Luigi Bistagnino

Design, flexibility and sustainability

Flexibility will be the slogan of the Torino World Design Capital events. Modern society requires flexible responses. Industrial enterprises and other social actors have to be capable of remodelling themselves and designing new products, services and systems to react to on-going change. But not only: they also have to do so to re-orient themselves towards a sustainable perspective. That is, as we say in this conference, to change the change.

Design must play a part in this innovation towards flexibility and sustainability, making the human factor central to the process, especially human values: ethical (sustainable development, care for the quality of the environment, energy reduction); social (relational systems); perceptive (cognitive sciences, not only ergonomics as ‘adaptation of work to man’); functional (functional and symbolic factors); cultural (areas such as cultural heritage). In fact, innovation does not lie in continual technological updating, but in the way in which we look at a particular problem. And here is where design can play a major role.

Facing the issue of flexibility and sustainability, designers are seen more and more as antennas capable of picking up on changes before they are apparent. Their success in doing this is confirmed by the appeal of design schools and the numerous professions they feed: a whole range of activities, not just in industrial production, but also in ergonomics, virtuality, ecology, advertising and the web.

This kind of flexibility, which students learn in schools, becomes a fundamental tool for managing projects in diverse work settings. And the crucial point here is their capacity to relate and calibrate connections between function, seduction, innovation and adaptation to the context, i.e. of the diverse dimensions that are essential to good design. This approach is not easy, since market pressure tends to push for one of these variables at the expense of others, thereby influencing the quality of the final project. Vice versa, this complex sphere of human relationships should be the basis of all design activities aiming at realising products, services and systems (considering them in all their life cycle, from production to the end of their life).

In conclusion, the need for renewed attention to the centrality of human values in research into innovation for flexibility and sustainability leads us to consider the strategic role that these values can play within the whole process and to investigate all the interdisciplinary aspects of human factors today. That is, in view of the challenge of changing the change.


Victor Margolin

Changing the Change: Design for Society

The term “social design” is relatively new in the design vocabulary. Of course, one could say that all design is social in one way or another since its products are introduced into society. But the term “social” as in “social work”, “social welfare”, or “social responsibility” also carries the connotation of serving a social good. Today, we understand “social good” to be a concept that is larger than the satisfaction of each member of society. In material terms, we now realize that it is not possible to satisfy everyone by providing the same level of goods and material consumption that is currently enjoyed by those in the most economically developed countries. We also know that consumption has its side effects. It pollutes the atmosphere and contributes to climate change; it produces waste material that is difficult to dispose of; and it absorbs resources that might be otherwise used for more beneficial purposes.

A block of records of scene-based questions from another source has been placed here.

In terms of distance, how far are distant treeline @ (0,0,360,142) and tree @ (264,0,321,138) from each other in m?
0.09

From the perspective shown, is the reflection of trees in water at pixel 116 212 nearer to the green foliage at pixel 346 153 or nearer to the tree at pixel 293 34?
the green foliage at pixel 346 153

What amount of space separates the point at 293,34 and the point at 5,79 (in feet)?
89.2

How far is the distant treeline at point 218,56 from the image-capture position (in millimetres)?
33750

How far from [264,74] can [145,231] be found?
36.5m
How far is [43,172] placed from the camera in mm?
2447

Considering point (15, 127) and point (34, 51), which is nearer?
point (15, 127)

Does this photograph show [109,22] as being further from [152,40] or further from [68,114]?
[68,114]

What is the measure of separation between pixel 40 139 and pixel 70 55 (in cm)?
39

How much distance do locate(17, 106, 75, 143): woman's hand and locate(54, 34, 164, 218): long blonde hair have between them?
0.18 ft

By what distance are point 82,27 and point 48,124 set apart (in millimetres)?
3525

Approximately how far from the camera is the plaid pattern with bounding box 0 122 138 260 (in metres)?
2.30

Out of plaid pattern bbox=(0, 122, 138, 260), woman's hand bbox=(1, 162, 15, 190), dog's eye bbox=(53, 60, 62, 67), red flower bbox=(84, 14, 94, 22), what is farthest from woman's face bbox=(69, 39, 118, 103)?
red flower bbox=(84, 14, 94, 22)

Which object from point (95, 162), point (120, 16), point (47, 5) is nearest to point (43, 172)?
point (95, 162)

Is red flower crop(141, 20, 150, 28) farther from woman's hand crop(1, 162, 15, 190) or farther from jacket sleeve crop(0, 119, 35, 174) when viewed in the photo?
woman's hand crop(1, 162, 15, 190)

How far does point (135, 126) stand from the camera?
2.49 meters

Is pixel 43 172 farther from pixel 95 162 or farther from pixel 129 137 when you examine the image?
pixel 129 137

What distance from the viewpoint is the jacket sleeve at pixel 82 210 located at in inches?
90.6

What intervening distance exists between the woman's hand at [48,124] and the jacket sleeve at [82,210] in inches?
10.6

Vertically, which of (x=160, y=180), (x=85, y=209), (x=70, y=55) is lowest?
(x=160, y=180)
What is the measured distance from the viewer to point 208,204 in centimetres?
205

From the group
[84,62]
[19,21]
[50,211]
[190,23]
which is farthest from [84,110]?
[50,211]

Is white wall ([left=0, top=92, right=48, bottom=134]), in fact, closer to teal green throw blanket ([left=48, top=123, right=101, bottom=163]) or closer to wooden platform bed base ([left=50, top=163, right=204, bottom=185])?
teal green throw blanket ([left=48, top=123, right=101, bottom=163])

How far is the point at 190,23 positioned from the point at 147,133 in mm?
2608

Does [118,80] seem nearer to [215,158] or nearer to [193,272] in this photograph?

Thus, we can recognize social design as design that contributes to the social good. Recently, Archeworks, a one-year school in Chicago that focuses on social design projects, published a book called Design Denied. The book states that design which addresses social needs should be available to everyone though we know this not to be the case. So one aim of social design is to reach people who are currently not receiving the benefits of design. Another is to produce goods and services that avoid the negative effects of much that we currently produce.

Fortunately, the need to change our social habits has become more evident. Thoughtful people accept the reality of climate change. They also understand that the gap between wealthy and poor people is growing and needs to be narrowed. And they know that we cannot create infinite landfills. Many people are already addressing these problems, designers among them. The purpose of Changing the Change is to bring together people who are working in new directions that are intended to improve social wellbeing. Last June a group of designers and design educators met in Brighton, England, to discuss the future of design. The main point of their manifesto, Brighton 05/06/07, was that design’s principal purpose is human wellbeing. This is a fundamental shift from the traditional aim of putting market success first. It demands more thought about what should be designed and how. Listening to presentations of projects that are focused on these questions is a good start. From gatherings of people with shared objectives come social networks, new projects, and increased effects. That is what the organizers of Changing the Change are hoping for.